**Selected excerpt**
· · · · · · ·
Trump Must Distribute Justice to the Iranian People
As President Trump and his negotiators try to work out a deal, Iran continues to brutalize its people.
It’s been a month since public atrocities began anew in Iran, since thousands of protesters were slaughtered for demonstrating in the streets to denounce the mullahs and their dictatorial regime. President Donald Trump promised aid to the Iranians struggling for freedom. Yet it seems no retribution has befallen the ayatollahs.
This month, negotiators from both the United States and Iran met in Oman to discuss terms on how the regime treats its people. “One country is much stronger, but the weaker country cares more,” Defense Priorities analyst Rosemary Kelanic told Fox News. “And historically, the country that cares more often wins by outlasting the stronger one.” In fact, many believe the U.S. has no appetite for conflict with Iran beyond last summer’s obliteration of its nuclear weapons sites.
Frankly, Iran is banking on the U.S. not being willing to engage in further conflict to leverage the negotiations. The Iranian regime, predictably, wants its nuclear program restored, wants the ability to produce ballistic missiles, and wants control of its proxy armies. All of these are nonstarters for Israel.
· · · · · · ·
In the article on Trump and Iran, where did negotiators from the United States and Iran meet this month?
· · · · · · ·
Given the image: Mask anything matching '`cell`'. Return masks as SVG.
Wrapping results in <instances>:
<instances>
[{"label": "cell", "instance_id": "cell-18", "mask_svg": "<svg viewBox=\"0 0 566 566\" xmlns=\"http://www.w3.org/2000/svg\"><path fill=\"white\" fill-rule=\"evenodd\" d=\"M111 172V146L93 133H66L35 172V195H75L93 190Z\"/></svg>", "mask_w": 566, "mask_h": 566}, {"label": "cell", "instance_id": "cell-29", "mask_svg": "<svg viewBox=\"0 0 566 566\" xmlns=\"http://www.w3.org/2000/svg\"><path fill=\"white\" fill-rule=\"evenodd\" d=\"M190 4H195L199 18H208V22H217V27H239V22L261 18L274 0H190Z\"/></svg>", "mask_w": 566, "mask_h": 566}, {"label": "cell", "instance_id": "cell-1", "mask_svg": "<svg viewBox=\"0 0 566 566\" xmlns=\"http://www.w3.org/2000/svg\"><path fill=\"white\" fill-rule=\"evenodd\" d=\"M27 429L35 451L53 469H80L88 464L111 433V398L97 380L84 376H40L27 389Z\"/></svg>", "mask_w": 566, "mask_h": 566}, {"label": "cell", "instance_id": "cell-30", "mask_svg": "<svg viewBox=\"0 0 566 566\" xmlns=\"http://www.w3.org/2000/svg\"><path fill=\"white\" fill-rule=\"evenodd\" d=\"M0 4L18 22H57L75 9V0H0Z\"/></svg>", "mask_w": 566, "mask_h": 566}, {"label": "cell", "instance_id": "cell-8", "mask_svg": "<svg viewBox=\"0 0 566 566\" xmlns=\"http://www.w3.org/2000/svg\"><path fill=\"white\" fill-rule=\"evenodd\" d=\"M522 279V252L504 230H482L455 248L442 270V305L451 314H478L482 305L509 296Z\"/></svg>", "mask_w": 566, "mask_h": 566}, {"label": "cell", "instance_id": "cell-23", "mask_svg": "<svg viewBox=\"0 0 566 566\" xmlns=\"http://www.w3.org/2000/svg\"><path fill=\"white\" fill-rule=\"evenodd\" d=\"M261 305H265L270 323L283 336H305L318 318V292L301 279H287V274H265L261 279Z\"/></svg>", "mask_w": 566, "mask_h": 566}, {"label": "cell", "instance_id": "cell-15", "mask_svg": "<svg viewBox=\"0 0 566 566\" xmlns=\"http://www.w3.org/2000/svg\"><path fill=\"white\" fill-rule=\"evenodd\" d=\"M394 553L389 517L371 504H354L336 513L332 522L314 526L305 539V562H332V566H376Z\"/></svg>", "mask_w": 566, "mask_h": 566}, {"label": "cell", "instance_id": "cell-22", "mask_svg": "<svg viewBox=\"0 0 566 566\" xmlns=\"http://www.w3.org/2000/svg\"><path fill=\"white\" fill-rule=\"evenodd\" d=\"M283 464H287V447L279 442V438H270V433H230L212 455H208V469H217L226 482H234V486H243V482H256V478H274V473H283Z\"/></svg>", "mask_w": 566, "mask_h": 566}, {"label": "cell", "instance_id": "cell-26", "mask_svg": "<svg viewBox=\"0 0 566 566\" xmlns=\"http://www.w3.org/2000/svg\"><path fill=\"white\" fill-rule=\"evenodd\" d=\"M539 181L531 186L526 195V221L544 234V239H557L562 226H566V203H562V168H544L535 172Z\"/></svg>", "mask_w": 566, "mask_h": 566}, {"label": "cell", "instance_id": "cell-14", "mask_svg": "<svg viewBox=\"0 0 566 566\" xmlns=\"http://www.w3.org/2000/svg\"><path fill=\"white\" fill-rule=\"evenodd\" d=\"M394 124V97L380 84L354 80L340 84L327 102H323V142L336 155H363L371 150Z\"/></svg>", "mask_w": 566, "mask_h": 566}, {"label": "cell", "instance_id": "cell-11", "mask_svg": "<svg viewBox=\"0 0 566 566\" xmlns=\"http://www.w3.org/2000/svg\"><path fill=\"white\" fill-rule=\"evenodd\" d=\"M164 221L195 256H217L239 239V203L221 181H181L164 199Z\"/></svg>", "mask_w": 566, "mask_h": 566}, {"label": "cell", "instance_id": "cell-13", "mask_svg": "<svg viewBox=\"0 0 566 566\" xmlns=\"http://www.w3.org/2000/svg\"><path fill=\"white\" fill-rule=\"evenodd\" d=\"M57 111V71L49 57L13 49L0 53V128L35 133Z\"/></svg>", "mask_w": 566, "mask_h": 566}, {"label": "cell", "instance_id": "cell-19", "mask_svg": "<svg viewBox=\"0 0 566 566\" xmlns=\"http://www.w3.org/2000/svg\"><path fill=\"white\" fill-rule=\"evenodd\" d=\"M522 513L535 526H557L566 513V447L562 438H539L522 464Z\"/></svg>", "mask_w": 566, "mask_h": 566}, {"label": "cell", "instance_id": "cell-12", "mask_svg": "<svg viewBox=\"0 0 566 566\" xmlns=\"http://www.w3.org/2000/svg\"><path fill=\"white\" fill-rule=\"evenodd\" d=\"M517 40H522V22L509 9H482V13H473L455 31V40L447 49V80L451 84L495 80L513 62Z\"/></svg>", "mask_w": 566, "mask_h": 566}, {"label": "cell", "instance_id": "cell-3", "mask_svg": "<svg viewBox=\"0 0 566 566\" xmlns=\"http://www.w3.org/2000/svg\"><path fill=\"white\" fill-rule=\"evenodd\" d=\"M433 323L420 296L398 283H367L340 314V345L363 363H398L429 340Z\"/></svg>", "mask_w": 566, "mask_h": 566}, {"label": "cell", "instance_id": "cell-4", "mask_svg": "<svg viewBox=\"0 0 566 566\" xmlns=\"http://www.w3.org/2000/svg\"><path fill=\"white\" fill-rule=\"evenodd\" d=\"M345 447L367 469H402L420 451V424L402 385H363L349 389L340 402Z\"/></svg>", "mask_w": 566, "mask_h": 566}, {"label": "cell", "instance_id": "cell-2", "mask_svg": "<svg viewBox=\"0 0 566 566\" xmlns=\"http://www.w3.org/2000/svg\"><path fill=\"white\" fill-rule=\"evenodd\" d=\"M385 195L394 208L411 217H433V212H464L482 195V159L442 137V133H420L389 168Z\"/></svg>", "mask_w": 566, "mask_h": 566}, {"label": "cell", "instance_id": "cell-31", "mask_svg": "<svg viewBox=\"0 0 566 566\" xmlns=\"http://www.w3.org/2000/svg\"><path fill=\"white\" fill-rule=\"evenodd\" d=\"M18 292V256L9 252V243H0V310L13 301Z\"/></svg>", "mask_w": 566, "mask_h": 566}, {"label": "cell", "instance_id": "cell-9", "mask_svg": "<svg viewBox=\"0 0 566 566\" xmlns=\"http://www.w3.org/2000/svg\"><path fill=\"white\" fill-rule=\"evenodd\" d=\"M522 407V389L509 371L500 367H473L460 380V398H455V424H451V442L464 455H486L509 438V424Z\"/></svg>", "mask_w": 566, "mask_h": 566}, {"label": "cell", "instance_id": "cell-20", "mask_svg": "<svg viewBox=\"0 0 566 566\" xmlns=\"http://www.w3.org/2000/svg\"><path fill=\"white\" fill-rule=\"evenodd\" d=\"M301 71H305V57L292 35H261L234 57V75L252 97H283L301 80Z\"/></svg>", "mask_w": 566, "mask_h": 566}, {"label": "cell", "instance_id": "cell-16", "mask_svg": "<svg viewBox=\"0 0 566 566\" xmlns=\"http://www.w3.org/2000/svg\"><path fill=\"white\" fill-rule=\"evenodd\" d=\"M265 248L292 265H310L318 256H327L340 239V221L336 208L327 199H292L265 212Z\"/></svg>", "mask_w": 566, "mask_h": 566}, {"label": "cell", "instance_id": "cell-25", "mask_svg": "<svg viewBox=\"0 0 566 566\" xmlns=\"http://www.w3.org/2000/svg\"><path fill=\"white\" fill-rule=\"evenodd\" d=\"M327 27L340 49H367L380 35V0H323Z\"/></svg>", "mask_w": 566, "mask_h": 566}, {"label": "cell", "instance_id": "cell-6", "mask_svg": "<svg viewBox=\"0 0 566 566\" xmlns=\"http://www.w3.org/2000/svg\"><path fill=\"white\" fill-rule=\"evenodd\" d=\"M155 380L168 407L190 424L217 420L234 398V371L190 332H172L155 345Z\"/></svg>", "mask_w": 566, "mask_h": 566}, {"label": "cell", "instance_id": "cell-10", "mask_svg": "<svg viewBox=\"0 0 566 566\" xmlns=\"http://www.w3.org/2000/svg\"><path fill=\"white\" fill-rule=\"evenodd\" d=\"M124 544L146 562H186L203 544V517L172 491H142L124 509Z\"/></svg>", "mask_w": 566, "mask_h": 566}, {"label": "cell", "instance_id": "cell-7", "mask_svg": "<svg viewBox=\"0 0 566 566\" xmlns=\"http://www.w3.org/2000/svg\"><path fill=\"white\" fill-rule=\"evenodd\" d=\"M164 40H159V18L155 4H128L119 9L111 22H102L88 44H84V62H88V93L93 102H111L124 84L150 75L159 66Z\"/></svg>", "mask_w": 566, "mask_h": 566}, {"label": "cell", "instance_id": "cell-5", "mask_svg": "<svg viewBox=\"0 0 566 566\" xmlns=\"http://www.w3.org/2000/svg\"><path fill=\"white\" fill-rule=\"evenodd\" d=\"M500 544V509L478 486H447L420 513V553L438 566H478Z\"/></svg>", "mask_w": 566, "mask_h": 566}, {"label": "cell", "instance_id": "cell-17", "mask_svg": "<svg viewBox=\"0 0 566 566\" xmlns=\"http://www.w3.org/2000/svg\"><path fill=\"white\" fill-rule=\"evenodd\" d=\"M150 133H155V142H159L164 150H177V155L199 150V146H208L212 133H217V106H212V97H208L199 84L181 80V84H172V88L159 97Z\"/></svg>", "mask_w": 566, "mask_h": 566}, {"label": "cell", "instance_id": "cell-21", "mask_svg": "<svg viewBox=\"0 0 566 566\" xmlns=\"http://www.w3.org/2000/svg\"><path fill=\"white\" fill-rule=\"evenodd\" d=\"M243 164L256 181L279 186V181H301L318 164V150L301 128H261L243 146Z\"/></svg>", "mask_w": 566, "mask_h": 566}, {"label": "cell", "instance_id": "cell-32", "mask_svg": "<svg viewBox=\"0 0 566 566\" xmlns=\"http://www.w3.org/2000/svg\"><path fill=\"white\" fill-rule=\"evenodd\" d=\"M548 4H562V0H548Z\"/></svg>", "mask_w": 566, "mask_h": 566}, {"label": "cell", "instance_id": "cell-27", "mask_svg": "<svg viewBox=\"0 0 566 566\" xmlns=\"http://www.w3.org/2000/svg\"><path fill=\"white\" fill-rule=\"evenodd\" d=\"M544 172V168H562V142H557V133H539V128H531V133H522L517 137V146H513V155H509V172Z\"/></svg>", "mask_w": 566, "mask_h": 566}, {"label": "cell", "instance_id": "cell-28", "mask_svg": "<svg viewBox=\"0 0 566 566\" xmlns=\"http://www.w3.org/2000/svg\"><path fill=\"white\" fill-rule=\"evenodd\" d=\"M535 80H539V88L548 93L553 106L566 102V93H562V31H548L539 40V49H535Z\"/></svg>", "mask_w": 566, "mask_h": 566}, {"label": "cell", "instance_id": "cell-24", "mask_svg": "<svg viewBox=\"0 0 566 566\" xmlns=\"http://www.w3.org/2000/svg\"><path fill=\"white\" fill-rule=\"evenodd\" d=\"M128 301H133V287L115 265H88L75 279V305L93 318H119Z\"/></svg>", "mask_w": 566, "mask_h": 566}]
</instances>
· · · · · · ·
**Written solution**
In Oman.